Patients with congenital glaucoma and open-angle glaucoma are considered at increased risk for RRD.

Retinoschisis (splitting of the neurosensory retina into two layers) is responsible for about 2.5% of RRD cases. Most retinoschisis do not progress and do not require treatment. When both inner and outer layer holes develop, retinoschisis may convert into RRD, which will require a prompt treatment.

A cystic retinal tuft is a congenital abnormality that is characterized by a small, discreet, round or oval vitreoretinal lesion composed primarily of glial tissue. The lesion appears elevated, sharply circumscribed and chalky white. Vitreous condensations are attached to its surface, and its base may have pigmentary changes. It is estimated that the risk of RD in a patient with a cystic retinal tuft is only 0.3%.

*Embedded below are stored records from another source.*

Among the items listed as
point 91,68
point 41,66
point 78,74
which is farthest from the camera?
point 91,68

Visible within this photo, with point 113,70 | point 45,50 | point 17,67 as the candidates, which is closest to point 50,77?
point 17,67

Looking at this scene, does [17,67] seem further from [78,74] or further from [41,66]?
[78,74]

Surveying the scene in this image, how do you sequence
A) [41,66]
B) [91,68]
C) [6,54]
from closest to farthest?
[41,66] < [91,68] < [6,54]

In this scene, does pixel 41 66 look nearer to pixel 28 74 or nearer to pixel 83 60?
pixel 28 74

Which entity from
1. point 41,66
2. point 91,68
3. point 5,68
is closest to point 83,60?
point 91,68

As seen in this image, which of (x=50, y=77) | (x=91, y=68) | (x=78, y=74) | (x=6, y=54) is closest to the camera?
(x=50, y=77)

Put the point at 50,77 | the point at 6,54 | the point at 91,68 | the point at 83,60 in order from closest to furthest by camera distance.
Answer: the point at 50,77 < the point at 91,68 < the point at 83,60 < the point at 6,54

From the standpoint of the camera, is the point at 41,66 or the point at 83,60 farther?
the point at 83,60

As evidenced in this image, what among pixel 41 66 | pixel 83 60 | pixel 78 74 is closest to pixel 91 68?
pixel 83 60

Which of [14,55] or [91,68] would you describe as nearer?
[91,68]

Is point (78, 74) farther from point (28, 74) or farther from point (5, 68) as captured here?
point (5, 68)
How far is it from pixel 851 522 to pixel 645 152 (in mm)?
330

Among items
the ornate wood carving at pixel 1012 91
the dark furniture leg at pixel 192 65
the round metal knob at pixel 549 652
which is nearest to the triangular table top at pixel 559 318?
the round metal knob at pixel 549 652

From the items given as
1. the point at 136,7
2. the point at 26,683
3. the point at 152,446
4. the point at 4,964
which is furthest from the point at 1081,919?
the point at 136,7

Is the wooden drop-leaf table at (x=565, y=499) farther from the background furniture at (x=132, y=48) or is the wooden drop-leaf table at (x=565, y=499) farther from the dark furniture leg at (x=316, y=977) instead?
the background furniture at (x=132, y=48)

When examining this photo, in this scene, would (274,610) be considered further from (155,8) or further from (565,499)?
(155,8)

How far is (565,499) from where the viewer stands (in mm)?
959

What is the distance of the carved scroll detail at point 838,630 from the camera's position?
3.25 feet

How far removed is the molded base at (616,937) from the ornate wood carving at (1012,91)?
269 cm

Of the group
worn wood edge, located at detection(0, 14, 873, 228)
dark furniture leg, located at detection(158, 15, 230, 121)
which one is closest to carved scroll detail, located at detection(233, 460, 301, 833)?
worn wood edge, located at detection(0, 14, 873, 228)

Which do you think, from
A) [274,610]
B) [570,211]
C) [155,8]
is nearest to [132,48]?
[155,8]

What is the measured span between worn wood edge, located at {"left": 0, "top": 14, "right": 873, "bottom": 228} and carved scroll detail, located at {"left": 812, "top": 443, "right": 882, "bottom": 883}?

In zonular traction tufts, thickened zonules are displaced posteriorly and attached to the anterior retina. This results in an abnormal tuft of tissue drawn from the surrounding retinal surface toward the ciliary body. RD due to development of retinal breaks in association with the zonular traction tuft occurs rarely.

Another condition that may lead to RD is a giant retinal tear, defined as a retinal tear that extends 3 clock hours (90 degrees) or more around the circumference of the globe. Individuals with high myopia and patients with Stickler’s syndrome have elevated risk of bilateral giant retinal tears. These cases are usually associated with a worse prognosis compared to breaks of other etiologies.

RRD is a common feature in several genetic syndromes. Stickler’s syndrome is the most common cause of RRD in young children, with most cases leading to total blindness if not diagnosed early. RRD develops in about 20% of individuals with Wagner syndrome and with patients with familial exudative vitreoretinopathy. Marshall syndrome, Knobloch syndrome, Marfan syndrome, Ehlers-Danlos syndrome are also at risk of development of RD.